Exercise requirements - Write what comes next in the seminar page on a polypill strategy for cardiovascular prevention, starting after the last key point shown below.

June 21, 2019: A Polypill Strategy for Cardiovascular Prevention in Underserved Populations–Can We Bridge the Gap? (Daniel Munoz, MD, MPA, Thomas Wang, MD)

Speakers

Daniel Muñoz, MD, MPA
Assistant Professor of Medicine
Division of Cardiology
Vanderbilt University Medical Center

Thomas J. Wang, MD
Professor of Medicine
Gottlieb C. Friesinger II Chair in Cardiovascular Medicine
Director, Division of Cardiovascular Medicine
Vanderbilt University Medical Center
Physician-in-Chief, Vanderbilt Heart & Vascular Institute

Topic

A Polypill Strategy for Cardiovascular Prevention in Underserved Populations–Can We Bridge the Gap?

Keywords

Cardiovascular health; Prevention; Underserved populations; Health disparities; Southern Cohort Community Study (SCCS); Health outcomes

Key Points

  • Despite therapeutic advances in preventing cardiovascular disease, risk factors (blood pressure, cholesterol) and disease burden remain high in vulnerable populations.
  • Drivers of cardiovascular health disparities include inadequate access to healthcare, economic barriers, lifestyle and cultural barriers, and low adherence to medication.

Data records:
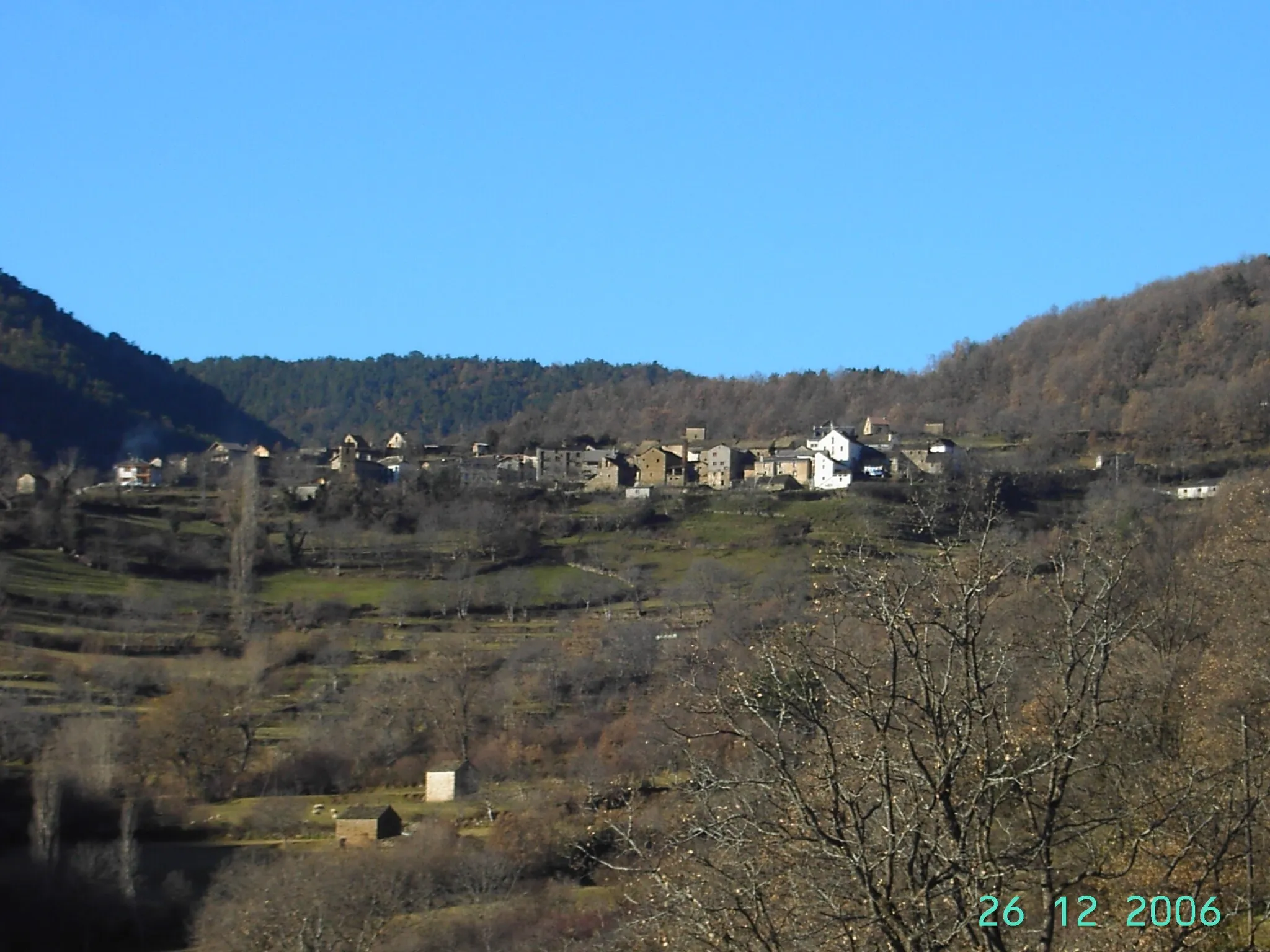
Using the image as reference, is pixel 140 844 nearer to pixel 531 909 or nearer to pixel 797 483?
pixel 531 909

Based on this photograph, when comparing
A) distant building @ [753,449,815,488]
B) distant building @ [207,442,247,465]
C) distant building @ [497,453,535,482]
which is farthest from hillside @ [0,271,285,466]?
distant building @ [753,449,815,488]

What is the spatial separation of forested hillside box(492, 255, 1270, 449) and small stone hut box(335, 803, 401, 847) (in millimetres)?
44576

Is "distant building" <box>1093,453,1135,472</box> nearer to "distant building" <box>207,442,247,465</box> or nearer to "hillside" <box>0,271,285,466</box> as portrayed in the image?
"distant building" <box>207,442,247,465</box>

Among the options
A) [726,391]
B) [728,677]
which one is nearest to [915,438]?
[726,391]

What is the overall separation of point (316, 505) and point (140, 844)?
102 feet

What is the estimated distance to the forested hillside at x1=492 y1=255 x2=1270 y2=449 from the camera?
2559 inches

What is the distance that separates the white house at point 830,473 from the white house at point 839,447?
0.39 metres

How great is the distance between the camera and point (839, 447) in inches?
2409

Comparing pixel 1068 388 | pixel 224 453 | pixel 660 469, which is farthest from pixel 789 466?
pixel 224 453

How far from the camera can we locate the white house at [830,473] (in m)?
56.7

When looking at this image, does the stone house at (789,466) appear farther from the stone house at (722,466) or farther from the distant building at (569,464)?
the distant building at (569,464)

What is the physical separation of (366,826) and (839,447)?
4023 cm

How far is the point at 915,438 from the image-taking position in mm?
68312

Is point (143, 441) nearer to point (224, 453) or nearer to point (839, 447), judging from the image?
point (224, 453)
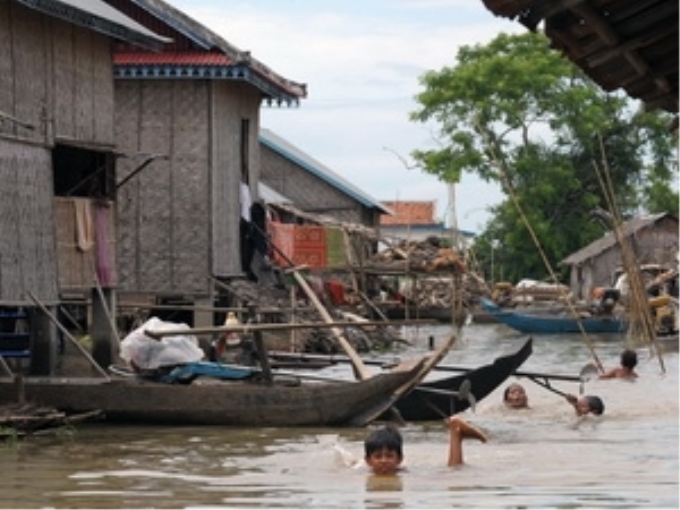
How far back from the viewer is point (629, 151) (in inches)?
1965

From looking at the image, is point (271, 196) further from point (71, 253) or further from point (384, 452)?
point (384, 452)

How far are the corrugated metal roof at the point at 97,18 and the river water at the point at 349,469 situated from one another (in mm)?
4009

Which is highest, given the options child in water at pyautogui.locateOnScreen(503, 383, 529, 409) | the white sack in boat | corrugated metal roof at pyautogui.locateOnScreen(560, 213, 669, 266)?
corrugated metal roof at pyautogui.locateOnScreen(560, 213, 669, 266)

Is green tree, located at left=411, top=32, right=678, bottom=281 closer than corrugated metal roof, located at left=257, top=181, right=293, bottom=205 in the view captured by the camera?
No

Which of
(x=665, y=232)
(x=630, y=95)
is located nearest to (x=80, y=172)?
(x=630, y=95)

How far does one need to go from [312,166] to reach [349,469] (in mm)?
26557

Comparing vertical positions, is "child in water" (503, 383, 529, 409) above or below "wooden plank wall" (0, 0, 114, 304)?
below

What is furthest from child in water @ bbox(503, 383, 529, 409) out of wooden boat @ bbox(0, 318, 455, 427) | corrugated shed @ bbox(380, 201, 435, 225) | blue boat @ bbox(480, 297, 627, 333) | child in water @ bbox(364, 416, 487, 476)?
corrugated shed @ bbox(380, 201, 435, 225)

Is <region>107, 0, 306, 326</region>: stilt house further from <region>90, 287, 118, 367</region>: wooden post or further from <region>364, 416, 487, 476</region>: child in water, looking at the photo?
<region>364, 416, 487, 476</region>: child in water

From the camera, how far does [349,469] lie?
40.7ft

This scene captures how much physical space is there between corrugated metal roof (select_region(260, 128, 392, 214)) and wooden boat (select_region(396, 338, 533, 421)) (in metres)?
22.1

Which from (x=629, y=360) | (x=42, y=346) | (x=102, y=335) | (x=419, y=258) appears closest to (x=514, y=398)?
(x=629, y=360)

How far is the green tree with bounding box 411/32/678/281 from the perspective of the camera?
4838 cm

Response -
  • A “polypill” strategy for prevention involves a once-daily, fixed-dose combination of 4 to 5 medications. The Southern Cohort Community Polypill Trial tested whether use of a polypill would control cardiovascular risk factors better than usual care in an at-risk U.S. primary prevention subpopulation.

Discussion Themes

The “prevention paradox” is that most people who get heart disease are at low predicted risk.

Which is the better approach to preventing cardiovascular disease—a high-risk, personalized approach or a pragmatic, population approach?

A federally qualified health clinic network can serve as an effective platform to study and address cardiovascular disease health disparities.